I understood then why I’d been finding her behaviour so unpredictable and erratic. In my mental landscape, if you accept someone’s vulnerability towards you, it makes you responsible for protecting them. In hers, it gives you the right to use them any way you see fit – the right, not just the ability.
The difference between those who loved her and those who didn’t had nothing to do with emotional connection, responsibilities, loyalty, or love. It was merely a case of enhanced control; the more people loved her, the more control she could exert over them. The more involved people were with her, the more she could use them to improve her life and her environment. Once they had exhausted their purpose, they were discarded with the same compunction we feel flushing away used toilet paper.
I understood her better then (and yes, I stopped hanging out with her). It also made me understand another source of confusion. I was well aware that some people only want you to show them your soft side so they can disembowel you, but I thought there had to be malice behind it. I thought they had to hate you, or despise you, or at least need to vent the negative feelings they felt towards an unreachable third party. But this girl wasn’t motivated by anything personal about the people she was hurting; she was only motivated by her own convenience and whims. She put as much thought into hurting those who loved her as I would into squashing a mosquito. She felt the same amount of guilt afterwards.

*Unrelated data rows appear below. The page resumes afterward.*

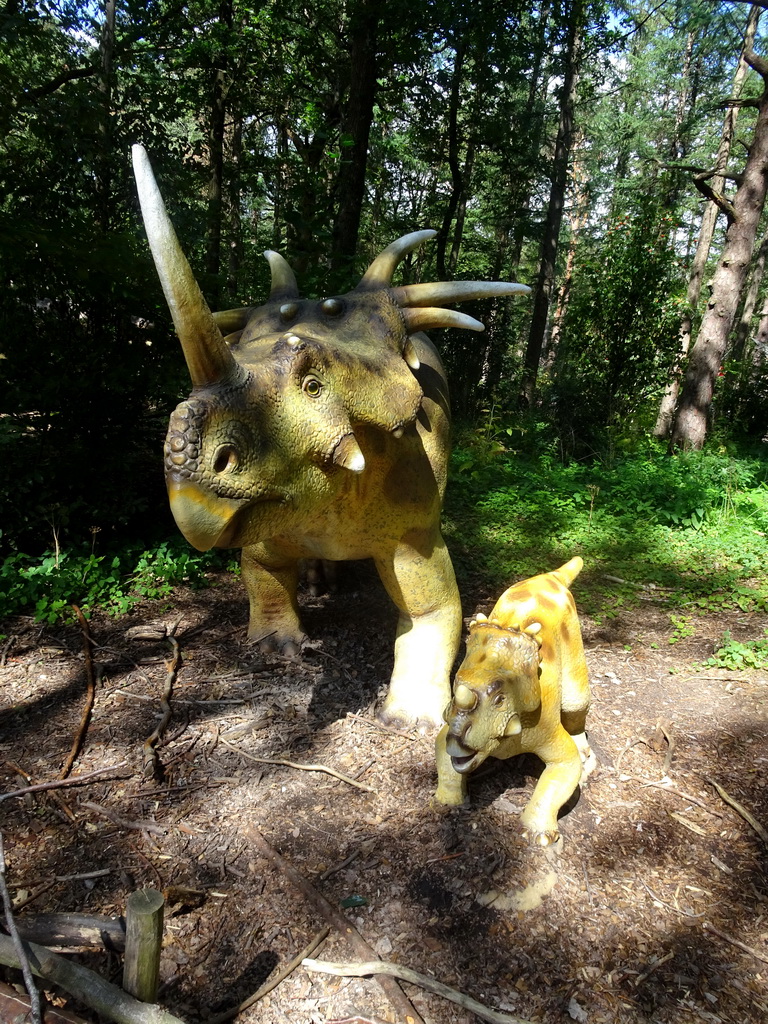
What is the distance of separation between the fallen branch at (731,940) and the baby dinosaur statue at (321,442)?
135 cm

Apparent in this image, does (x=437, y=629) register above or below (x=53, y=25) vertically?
below

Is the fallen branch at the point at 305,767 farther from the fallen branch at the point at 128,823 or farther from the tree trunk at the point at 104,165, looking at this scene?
the tree trunk at the point at 104,165

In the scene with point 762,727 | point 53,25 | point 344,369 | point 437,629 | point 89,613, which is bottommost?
point 89,613

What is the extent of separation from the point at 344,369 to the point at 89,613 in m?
2.88

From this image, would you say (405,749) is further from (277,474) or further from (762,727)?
(762,727)

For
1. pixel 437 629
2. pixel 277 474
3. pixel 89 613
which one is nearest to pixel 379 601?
pixel 437 629

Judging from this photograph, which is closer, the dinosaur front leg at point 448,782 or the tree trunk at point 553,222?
the dinosaur front leg at point 448,782

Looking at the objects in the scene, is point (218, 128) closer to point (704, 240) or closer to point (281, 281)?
point (281, 281)

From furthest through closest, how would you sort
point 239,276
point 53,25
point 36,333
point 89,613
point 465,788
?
point 239,276 → point 53,25 → point 36,333 → point 89,613 → point 465,788

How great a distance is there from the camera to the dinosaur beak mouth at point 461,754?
223 cm

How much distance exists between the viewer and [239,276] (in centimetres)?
864

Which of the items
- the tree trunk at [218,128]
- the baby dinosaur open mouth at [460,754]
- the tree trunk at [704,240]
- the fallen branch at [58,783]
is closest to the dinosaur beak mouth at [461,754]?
the baby dinosaur open mouth at [460,754]

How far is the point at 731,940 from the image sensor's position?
7.64ft

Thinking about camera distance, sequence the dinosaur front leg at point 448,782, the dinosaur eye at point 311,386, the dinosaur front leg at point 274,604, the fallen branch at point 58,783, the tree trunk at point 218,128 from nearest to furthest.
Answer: the dinosaur eye at point 311,386, the fallen branch at point 58,783, the dinosaur front leg at point 448,782, the dinosaur front leg at point 274,604, the tree trunk at point 218,128
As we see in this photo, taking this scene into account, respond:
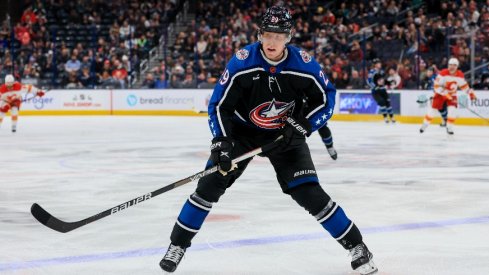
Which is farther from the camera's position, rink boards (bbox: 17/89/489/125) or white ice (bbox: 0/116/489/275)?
rink boards (bbox: 17/89/489/125)

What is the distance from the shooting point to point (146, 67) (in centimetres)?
2127

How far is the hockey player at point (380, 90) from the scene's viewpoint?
16828mm

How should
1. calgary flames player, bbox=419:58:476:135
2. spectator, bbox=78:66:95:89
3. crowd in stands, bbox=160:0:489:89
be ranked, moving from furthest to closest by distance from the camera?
spectator, bbox=78:66:95:89 → crowd in stands, bbox=160:0:489:89 → calgary flames player, bbox=419:58:476:135

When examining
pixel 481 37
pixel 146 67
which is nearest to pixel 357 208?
pixel 481 37

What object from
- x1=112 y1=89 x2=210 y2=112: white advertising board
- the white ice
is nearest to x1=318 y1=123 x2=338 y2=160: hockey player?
the white ice

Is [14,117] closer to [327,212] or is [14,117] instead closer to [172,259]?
[172,259]

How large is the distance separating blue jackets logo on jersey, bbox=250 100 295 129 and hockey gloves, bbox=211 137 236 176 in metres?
0.20

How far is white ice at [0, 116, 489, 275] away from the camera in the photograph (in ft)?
13.1

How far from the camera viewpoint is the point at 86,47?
21.7 metres

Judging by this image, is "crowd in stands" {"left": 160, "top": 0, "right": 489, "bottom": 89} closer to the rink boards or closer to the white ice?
the rink boards

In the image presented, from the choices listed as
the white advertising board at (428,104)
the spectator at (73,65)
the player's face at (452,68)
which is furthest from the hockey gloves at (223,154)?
the spectator at (73,65)

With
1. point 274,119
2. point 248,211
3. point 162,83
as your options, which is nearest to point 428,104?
point 162,83

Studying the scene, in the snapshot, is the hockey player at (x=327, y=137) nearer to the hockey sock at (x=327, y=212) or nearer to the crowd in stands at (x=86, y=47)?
the hockey sock at (x=327, y=212)

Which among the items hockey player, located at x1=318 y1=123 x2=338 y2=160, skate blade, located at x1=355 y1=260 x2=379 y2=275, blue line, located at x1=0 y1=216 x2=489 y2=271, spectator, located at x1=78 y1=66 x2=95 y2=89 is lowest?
spectator, located at x1=78 y1=66 x2=95 y2=89
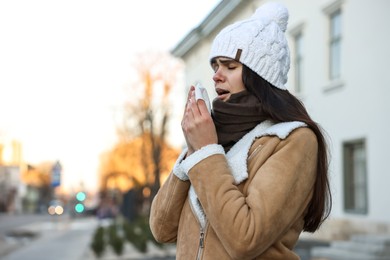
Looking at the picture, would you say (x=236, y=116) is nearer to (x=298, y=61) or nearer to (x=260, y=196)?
(x=260, y=196)

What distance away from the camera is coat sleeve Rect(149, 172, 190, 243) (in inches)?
94.3

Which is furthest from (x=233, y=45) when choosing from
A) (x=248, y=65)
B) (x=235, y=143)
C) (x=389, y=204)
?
(x=389, y=204)

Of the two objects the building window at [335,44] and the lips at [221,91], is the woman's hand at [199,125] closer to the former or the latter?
the lips at [221,91]

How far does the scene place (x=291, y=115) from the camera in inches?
90.1

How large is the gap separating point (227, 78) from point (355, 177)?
15959mm

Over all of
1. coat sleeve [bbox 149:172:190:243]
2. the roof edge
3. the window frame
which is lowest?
the window frame

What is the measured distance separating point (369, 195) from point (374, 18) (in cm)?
386

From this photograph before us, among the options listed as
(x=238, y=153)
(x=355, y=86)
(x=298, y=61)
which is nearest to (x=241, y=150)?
(x=238, y=153)

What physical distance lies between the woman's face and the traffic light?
32.8 meters

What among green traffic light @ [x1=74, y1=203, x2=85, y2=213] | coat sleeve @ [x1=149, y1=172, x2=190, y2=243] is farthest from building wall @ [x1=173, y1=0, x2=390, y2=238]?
green traffic light @ [x1=74, y1=203, x2=85, y2=213]

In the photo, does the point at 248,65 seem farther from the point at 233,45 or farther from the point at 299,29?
the point at 299,29

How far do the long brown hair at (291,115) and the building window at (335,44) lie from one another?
53.1 feet

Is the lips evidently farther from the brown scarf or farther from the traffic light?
the traffic light

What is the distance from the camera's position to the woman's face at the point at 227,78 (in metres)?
2.33
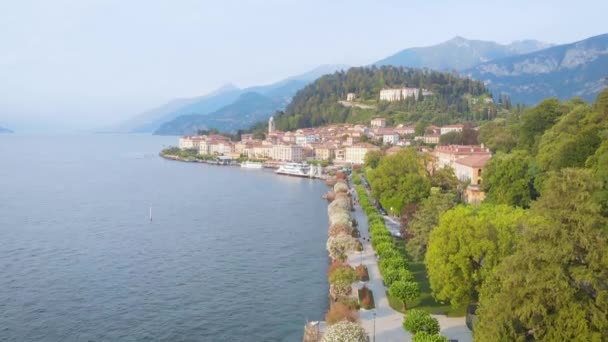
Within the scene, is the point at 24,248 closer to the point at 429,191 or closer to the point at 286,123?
the point at 429,191

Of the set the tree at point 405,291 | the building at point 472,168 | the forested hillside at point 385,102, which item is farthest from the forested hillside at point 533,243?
the forested hillside at point 385,102

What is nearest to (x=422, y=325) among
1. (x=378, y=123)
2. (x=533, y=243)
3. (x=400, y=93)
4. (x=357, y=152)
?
(x=533, y=243)

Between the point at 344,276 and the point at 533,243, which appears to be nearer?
the point at 533,243

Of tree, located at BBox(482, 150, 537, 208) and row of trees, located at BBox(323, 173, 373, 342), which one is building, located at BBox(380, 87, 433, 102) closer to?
row of trees, located at BBox(323, 173, 373, 342)

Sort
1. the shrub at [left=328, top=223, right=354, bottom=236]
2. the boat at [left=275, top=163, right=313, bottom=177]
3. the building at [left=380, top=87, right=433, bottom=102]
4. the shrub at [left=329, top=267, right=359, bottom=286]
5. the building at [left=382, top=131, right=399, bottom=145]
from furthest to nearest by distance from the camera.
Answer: the building at [left=380, top=87, right=433, bottom=102], the building at [left=382, top=131, right=399, bottom=145], the boat at [left=275, top=163, right=313, bottom=177], the shrub at [left=328, top=223, right=354, bottom=236], the shrub at [left=329, top=267, right=359, bottom=286]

Throughout it, regardless of what she did, she never looked evil; probably because she never felt it.
Although the experience was intensely creepifying, it was probably one of the most useful conversations of my life. It made me able to predict certain people’s behaviour based on how they saw me – a person or a resource. It kept me safe in sticky situations. It made me less easy to fool.

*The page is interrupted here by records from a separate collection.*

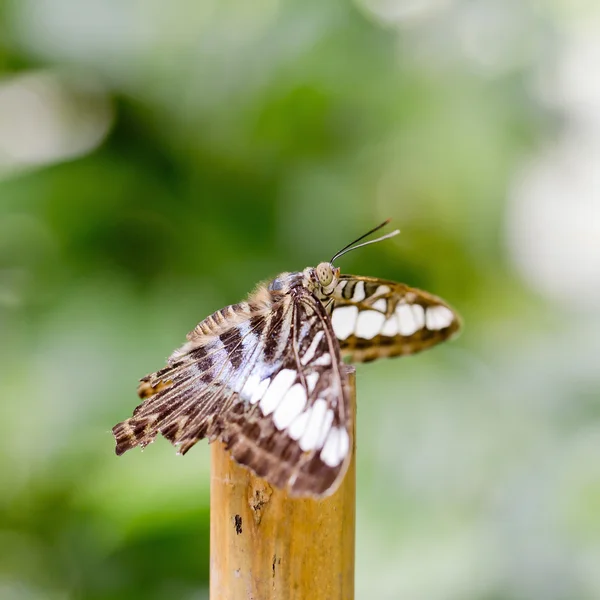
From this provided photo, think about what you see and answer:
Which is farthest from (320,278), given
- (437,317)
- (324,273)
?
(437,317)

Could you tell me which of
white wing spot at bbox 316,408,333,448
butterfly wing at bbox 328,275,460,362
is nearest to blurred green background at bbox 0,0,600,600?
butterfly wing at bbox 328,275,460,362

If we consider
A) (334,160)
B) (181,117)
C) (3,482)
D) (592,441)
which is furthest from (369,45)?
(3,482)

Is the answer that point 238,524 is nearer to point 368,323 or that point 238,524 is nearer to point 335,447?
point 335,447

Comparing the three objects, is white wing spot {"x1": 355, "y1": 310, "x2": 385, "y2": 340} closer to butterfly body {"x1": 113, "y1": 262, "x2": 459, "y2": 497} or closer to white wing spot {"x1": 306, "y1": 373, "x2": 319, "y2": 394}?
butterfly body {"x1": 113, "y1": 262, "x2": 459, "y2": 497}

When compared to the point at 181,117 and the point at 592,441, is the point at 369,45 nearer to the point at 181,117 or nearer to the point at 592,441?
the point at 181,117

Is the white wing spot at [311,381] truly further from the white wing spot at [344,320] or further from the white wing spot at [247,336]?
the white wing spot at [344,320]

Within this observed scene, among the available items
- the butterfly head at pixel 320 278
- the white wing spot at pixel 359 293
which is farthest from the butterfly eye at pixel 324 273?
the white wing spot at pixel 359 293
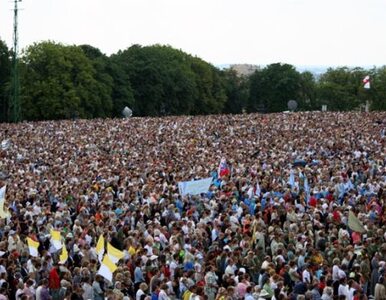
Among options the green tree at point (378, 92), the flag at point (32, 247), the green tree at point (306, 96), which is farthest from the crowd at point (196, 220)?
the green tree at point (378, 92)

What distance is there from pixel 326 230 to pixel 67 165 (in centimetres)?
1498

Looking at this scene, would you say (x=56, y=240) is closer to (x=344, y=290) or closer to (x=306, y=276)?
(x=306, y=276)

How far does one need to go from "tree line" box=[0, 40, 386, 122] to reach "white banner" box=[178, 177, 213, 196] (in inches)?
2135

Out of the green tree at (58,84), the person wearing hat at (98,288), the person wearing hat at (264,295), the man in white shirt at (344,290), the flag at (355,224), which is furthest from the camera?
the green tree at (58,84)

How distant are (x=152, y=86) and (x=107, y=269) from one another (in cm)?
7666

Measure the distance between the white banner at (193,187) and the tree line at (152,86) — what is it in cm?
5422

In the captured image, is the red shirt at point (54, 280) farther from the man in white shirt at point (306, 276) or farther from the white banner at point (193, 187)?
the white banner at point (193, 187)

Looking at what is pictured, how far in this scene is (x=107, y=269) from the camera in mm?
14172

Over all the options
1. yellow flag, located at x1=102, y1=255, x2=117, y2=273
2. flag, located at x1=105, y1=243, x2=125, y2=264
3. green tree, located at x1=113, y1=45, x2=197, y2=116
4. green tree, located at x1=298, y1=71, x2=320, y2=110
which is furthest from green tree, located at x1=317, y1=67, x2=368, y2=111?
yellow flag, located at x1=102, y1=255, x2=117, y2=273

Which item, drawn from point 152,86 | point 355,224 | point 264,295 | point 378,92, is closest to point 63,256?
point 264,295

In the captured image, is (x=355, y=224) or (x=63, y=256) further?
(x=355, y=224)

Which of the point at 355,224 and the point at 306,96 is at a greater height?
the point at 306,96

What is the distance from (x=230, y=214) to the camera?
20406mm

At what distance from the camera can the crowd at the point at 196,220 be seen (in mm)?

Because, you see, this girl didn’t have horns and a tail. She was affable and popular; more popular than me, in fact: she haz the social skillz. She didn’t lack the ability to interact with people in a social context; she just happened to saw the entire social landscape as a game in which other people were mere pawns. When she befriended you, she was perfectly plausible. You only saw the other side of her when she chose to display it. But people still couldn’t see it: they were caught in the belief that what they had was an interpersonal relationship, that the problems they were suddenly experiencing had something to do with them. They were unable to accept that, to her, they had never been more than the role they fulfilled.